Installment loans help fuel India’s festive recovery



Indian consumers are stepping up buy now pay later (BNPL) installment plans to buy everything from washing machines to holidays online as the country’s longest holiday season kicks in.

Popularity is increasing for these small loans, which typically amount to less than 5,000 rupees (US $ 67) as the job market recovers from the COVID-19 pandemic shock. Those payments have increased by at least 20 to 30 percent over the past three months, executives at fintech firms said.

They are expected to rise about 66 percent annually in India to $ 11.6 billion this year, a Research and Markets survey showed.

Photo: Reuters

“Things are very positive, people have gotten their jobs back,” said Bhavin Patel, co-founder and CEO of LenDenClub, a peer-to-peer lending platform. “The buy now, pay later model is the most popular source of loans for clients who need small loans quickly to exceed immediate cash needs.”

Rising vaccination rates, coupled with declining COVID-19 cases, are fueling optimism that people are more willing to spend on goods and jewelry this year. Those consumers are increasingly turning to installment payment plans from retailers such as e-commerce giants Amazon.com Inc, Flipkart Internet Pvt Ltd, and Ant Group Co (螞蟻 集團) backed by Paytm Ecommerce Pvt, as well as smaller fintech firms. like LenDenClub, Simpl, ZestMoney. and CASHe.

LenDen has seen loan applications triple to 170,000 last month since February and expects a further increase to 250,000 in December, Patel said.

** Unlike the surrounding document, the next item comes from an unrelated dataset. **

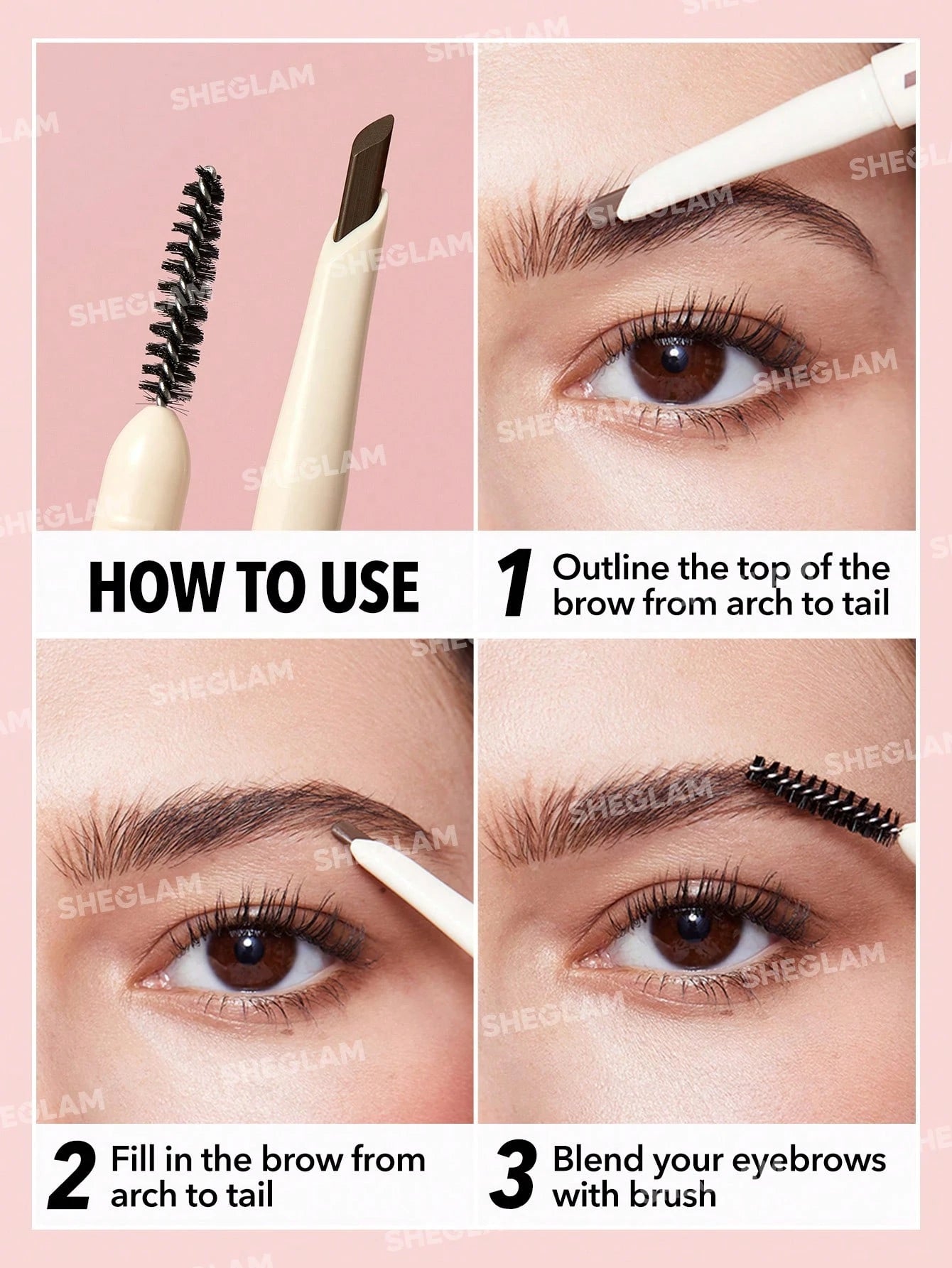 SHEGLAM

HOW TO USE

1 Outline the top of the brow from arch to tail

2 Fill in the brow from arch to tail

3 Blend your eyebrows with brush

More broadly, credit card spending rose 54 percent in August from a year earlier, a Bank of America Corp report showed.

“BNPL benefits from two things, one is the holiday season and the second is COVID as people feel more comfortable shopping online,” said CASHe CEO Yogi Sadana. “We are growing between 30 and 35 percent per month, in terms of the number of loans we grant each month. The pickup is terrific. “

For fintechs, these loans are hitting a sweet spot. They serve clients who would not normally qualify to borrow from a traditional bank or would have to wait longer than to obtain a loan in a few hours.

“It’s a win-win for all three players: borrowers who borrow quickly, lenders who average 10-12 percent return, and us who earn a 5-6 percent fee by putting borrowers and lenders on a common platform. ” Patel said.